Morphine is a wonderful drug for terminal care that reduces oxygen starvation and keeps patients comfortable. It does not help the terminal secretions.

Specializes in PICU, NICU, L&D, Public Health, Hospice.
Typically, we apply a scopolamine patch to dry up secretions. I've never heard that morphine helped to decrease secretions. It does help with breathing at low doses that is. I had a patient on 1 mg every 30 minutes at end of life. I'm unsure of why atropine was ordered for this patient though, why would you want to increase HR at the end of life? Sometimes it can't be helped, some patients just tug at our heart strings, and can be bothersome for a lot of nurses and other healthcare professionals, there are outlets for you. Please refer to hospice or see if there are any counselors at your facility that can help you through this. So sorry for your loss.

a variety of anticholinergics are used for terminal secretions, including atropine. Remember that when you apply a scopolamine patch the drug is not effective immediately as it would be with atropine or levsin.

many patients experience tachycardia at EOL with or without anticholinergics. We weigh the benefit vs. "cost" in adding drugs...death rattle vs. tachycardia and dry mouth...
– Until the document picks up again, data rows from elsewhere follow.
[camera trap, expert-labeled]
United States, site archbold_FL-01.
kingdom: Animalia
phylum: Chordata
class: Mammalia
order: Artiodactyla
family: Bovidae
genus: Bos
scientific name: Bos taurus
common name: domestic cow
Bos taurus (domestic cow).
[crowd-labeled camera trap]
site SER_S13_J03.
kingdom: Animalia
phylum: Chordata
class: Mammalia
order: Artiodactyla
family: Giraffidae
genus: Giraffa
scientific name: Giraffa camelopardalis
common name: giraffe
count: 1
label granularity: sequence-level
Thank you all for the replies. The information I received on morphine drying up terminal secretions came from a hospice nurse. After much research, going through palliative and hospice books and my old pharmacology book from nursing school, I could not find any indication that an opioid would act like an anticholinergic. I felt like I got false information and wanted to ask you who practice in hospice. I appreciate your expertise and eventually want to get into hospice. Thanks again!
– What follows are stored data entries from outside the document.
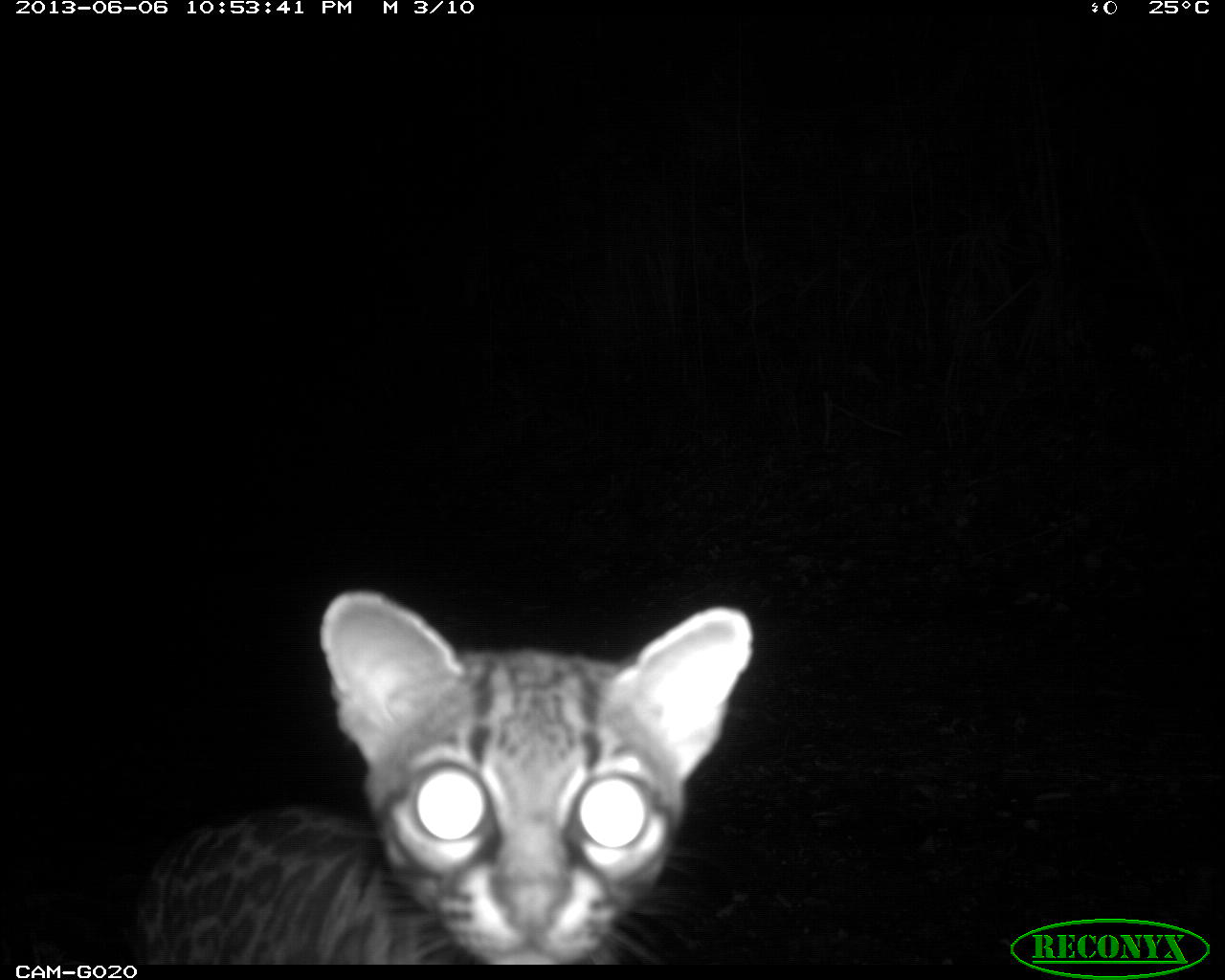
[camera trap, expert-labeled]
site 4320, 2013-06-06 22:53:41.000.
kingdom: Animalia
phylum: Chordata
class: Mammalia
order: Carnivora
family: Felidae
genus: Leopardus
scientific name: Leopardus wiedii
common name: margay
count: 1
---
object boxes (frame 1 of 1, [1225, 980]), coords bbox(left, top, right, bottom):
leopardus wiedii: bbox(127, 585, 758, 964)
Specializes in Hospice, LTC, Behavioral Psych.

Again...can't agree more with Tewdles. Also, if your patient has a history of chronic pain and is not being medicated with long acting pain medication for one reason or another, it is important to consider this in your pain assessment when giving prn SL doses. Getting a patient comfortable is one thing, maintaining that comfort is another--especially when she is unable to tell you, and appears comfortable at the moment. Continual assessment is so important.
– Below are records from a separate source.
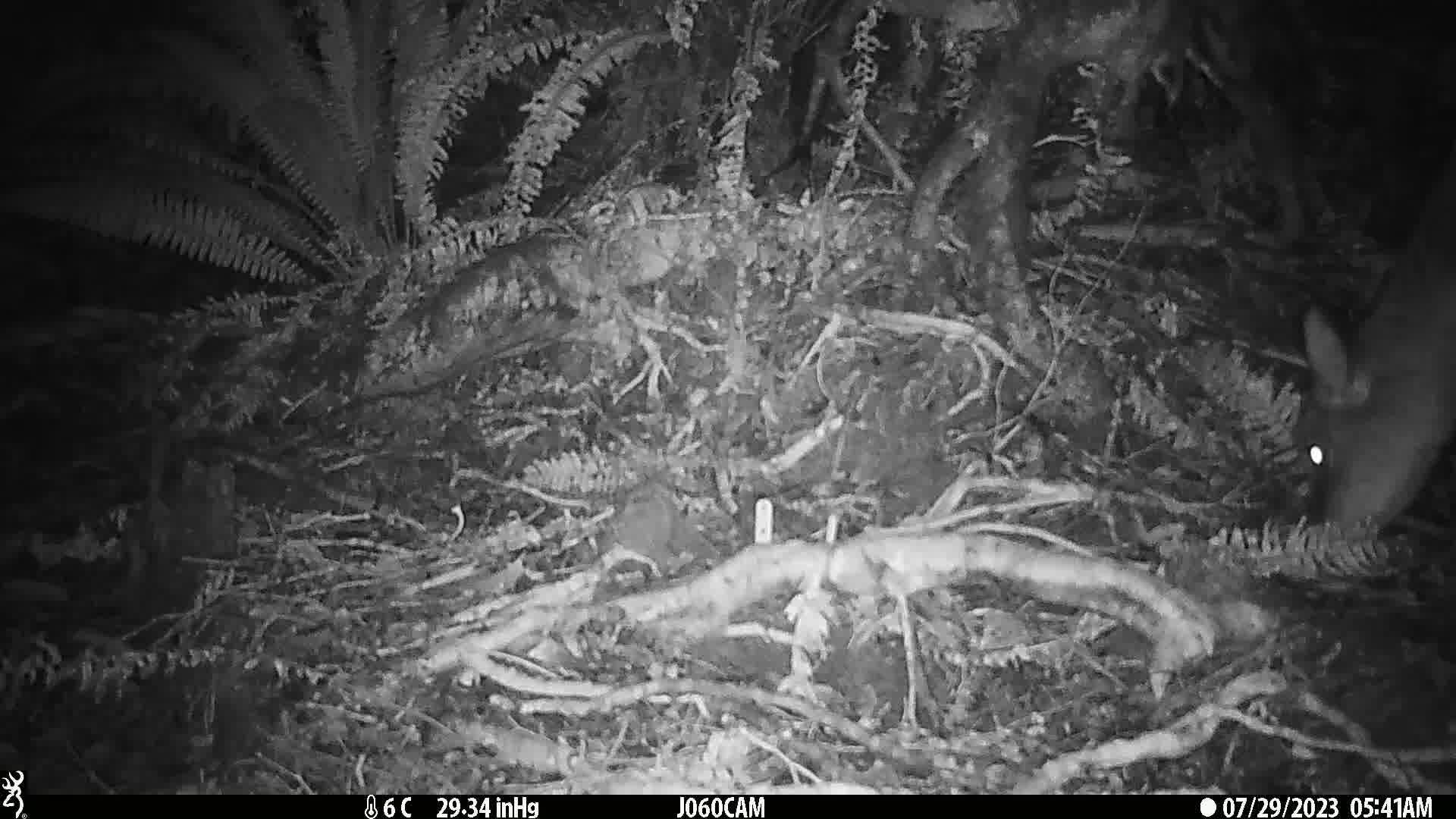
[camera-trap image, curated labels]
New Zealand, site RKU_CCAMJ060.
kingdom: Animalia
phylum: Chordata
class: Mammalia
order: Artiodactyla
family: Cervidae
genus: Odocoileus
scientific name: Odocoileus virginianus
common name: white-tailed deer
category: white tailed deer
We have a physician who has done research on using levisn and other drying agents with our patients and she is finding that these are often over used as a "standard in eol care." That many patients are becoming dry, creating a new discomfort in our patients for moisture deep in the lungs or when the "death rattle" is heard--which is often times a distress for family members and not for patient's themselves. So again, assessment and benefit vs "cost" to patients.

Specializes in ER.

Hi. Are you sure the hospice nurse wasn't talking about the Atropine being prescribed for secretions? Or maybe she mixed up her meds and said Morphine but meant to say Atropine.

Specializes in Education, Administration, Magnet.

Atropine is a fairly powerful antiach agent that we use for secretions at EoL if they aren't responding to scopolamine (same pharma class, belladonna alks) or glycopyrrolate that can be given by ophthalmic drops to the back if the throat. They have no noticeable systemic effect by that route.

Morphine is a wonderful drug for terminal care that reduces oxygen starvation and keeps patients comfortable. It does not help the terminal secretions.

I second this post. Atropine and Morphine were one of our standard orders when I was working hospice.